• Recorded information

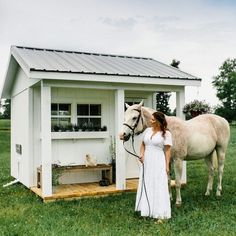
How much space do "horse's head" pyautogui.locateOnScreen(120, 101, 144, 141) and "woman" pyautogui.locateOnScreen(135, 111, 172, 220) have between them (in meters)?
0.53

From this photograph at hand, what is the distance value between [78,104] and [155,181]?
4.19m

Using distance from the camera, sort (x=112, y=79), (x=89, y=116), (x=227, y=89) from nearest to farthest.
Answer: (x=112, y=79) → (x=89, y=116) → (x=227, y=89)

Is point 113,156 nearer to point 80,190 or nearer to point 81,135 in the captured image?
point 81,135

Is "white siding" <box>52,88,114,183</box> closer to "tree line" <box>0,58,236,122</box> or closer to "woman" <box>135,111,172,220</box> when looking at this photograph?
"woman" <box>135,111,172,220</box>

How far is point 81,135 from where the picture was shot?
31.4ft

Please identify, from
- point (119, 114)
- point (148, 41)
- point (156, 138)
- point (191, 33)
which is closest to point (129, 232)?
point (156, 138)

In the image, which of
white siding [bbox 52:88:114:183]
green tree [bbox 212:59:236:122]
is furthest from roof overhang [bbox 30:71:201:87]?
green tree [bbox 212:59:236:122]

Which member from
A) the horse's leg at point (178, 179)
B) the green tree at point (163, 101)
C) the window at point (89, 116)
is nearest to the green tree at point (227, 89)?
the green tree at point (163, 101)

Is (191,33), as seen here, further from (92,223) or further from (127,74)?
(92,223)

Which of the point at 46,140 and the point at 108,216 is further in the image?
the point at 46,140

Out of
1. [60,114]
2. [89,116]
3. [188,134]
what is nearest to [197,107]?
[188,134]

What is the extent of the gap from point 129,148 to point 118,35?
A: 498 cm

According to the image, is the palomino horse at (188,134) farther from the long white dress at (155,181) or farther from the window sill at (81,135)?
the window sill at (81,135)

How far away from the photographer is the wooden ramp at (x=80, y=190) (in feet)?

• The task
Please convert the entries above into a JSON list of strings, one string per line, leaving out blank lines and any pictures.

• Output
[
  "How much space do \"horse's head\" pyautogui.locateOnScreen(120, 101, 144, 141) and \"woman\" pyautogui.locateOnScreen(135, 111, 172, 220) have between them (in meters)?",
  "0.53",
  "From this photograph at hand, what is the distance value between [78,104] and [155,181]?",
  "4.19m",
  "Using distance from the camera, sort (x=112, y=79), (x=89, y=116), (x=227, y=89) from nearest to farthest.",
  "Answer: (x=112, y=79) → (x=89, y=116) → (x=227, y=89)",
  "Is point 113,156 nearer to point 80,190 or nearer to point 81,135 in the captured image?",
  "point 81,135",
  "Is \"white siding\" <box>52,88,114,183</box> closer to \"tree line\" <box>0,58,236,122</box> or closer to \"woman\" <box>135,111,172,220</box> when looking at this photograph?",
  "\"woman\" <box>135,111,172,220</box>",
  "How far is point 81,135 from where the picture was shot?",
  "31.4ft",
  "Please identify, from",
  "- point (119, 114)",
  "- point (148, 41)",
  "- point (156, 138)",
  "- point (191, 33)",
  "which is closest to point (129, 232)?",
  "point (156, 138)",
  "In the image, which of",
  "white siding [bbox 52:88:114:183]",
  "green tree [bbox 212:59:236:122]",
  "is furthest from roof overhang [bbox 30:71:201:87]?",
  "green tree [bbox 212:59:236:122]",
  "Which member from",
  "A) the horse's leg at point (178, 179)",
  "B) the green tree at point (163, 101)",
  "C) the window at point (89, 116)",
  "is nearest to the green tree at point (227, 89)?",
  "the green tree at point (163, 101)",
  "Is (191,33), as seen here, further from (92,223) or further from (127,74)?",
  "(92,223)",
  "Which of the point at 46,140 and the point at 108,216 is further in the image?",
  "the point at 46,140",
  "Out of",
  "1. [60,114]",
  "2. [89,116]",
  "3. [188,134]",
  "what is nearest to [197,107]?",
  "[188,134]",
  "What is the extent of the gap from point 129,148 to point 118,35?",
  "A: 498 cm",
  "According to the image, is the palomino horse at (188,134) farther from the long white dress at (155,181) or farther from the window sill at (81,135)?",
  "the window sill at (81,135)",
  "How far away from the photographer is the wooden ramp at (x=80, y=190) (in feet)?"
]